## Start

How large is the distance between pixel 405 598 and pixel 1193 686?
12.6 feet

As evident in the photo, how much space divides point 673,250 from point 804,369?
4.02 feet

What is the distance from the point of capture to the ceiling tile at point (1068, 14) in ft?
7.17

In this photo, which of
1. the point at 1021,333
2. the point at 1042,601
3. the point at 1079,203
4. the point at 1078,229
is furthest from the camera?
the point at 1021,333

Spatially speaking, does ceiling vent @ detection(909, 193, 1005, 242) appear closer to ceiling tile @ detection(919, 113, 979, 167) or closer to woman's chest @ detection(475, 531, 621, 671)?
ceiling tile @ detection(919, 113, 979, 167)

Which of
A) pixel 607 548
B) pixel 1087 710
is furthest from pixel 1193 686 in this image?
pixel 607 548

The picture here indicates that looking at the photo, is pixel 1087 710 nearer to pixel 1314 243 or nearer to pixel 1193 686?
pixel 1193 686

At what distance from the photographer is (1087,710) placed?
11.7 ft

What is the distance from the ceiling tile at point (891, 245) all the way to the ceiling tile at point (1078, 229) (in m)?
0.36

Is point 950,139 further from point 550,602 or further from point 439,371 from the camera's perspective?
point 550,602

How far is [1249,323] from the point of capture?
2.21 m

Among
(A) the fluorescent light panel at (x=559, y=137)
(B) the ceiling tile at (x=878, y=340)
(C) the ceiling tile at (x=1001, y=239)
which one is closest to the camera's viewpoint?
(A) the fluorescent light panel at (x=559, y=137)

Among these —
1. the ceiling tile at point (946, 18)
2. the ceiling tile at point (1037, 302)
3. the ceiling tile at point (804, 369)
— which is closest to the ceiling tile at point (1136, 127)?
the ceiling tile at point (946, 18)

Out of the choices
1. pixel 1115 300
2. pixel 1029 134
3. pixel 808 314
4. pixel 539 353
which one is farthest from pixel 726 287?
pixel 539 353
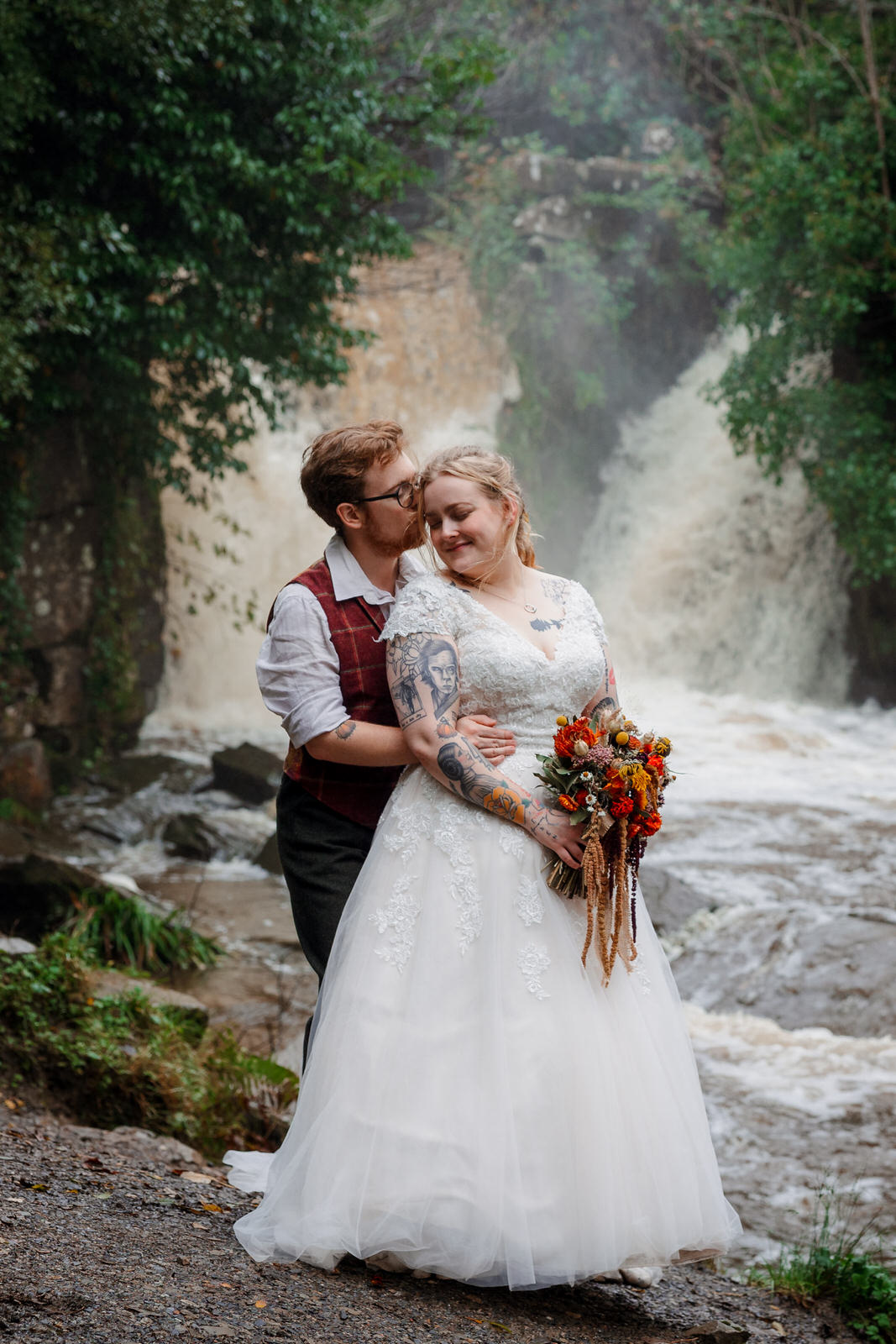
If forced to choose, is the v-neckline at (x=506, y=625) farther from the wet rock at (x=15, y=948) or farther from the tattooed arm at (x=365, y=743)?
the wet rock at (x=15, y=948)

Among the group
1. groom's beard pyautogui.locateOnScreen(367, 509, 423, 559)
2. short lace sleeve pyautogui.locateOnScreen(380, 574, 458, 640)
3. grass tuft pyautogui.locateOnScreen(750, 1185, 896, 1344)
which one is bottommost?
grass tuft pyautogui.locateOnScreen(750, 1185, 896, 1344)

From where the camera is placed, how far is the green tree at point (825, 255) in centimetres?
1112

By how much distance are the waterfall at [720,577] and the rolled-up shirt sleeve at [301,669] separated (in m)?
11.9

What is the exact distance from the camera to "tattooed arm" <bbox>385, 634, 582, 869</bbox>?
2633 mm

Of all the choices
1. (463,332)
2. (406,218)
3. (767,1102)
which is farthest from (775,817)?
(406,218)

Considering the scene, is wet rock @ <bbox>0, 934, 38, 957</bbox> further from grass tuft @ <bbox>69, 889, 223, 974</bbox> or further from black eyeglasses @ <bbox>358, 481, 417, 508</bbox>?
black eyeglasses @ <bbox>358, 481, 417, 508</bbox>

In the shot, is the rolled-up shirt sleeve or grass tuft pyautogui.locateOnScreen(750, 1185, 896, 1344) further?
grass tuft pyautogui.locateOnScreen(750, 1185, 896, 1344)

## End

● **Short problem**
Retype the listing word for word, starting at the line that contains "From where the" and going through to the end of the listing.

● **Solved problem**
From where the camera is placed, how far is the green tree at point (825, 255) in centimetres?
1112

By how much distance are the waterfall at [720,577] and the rolled-up shirt sleeve at [301,669] separated (in m)?
11.9

What is the exact distance from the camera to "tattooed arm" <bbox>385, 634, 582, 869</bbox>?
2633 mm

Of all the choices
1. (463,332)
2. (406,218)
3. (767,1102)
which is farthest from (775,817)?
(406,218)

Considering the scene, is wet rock @ <bbox>0, 934, 38, 957</bbox> further from grass tuft @ <bbox>69, 889, 223, 974</bbox> or further from black eyeglasses @ <bbox>358, 481, 417, 508</bbox>?
black eyeglasses @ <bbox>358, 481, 417, 508</bbox>

In the shot, is the rolled-up shirt sleeve or grass tuft pyautogui.locateOnScreen(750, 1185, 896, 1344) further?
grass tuft pyautogui.locateOnScreen(750, 1185, 896, 1344)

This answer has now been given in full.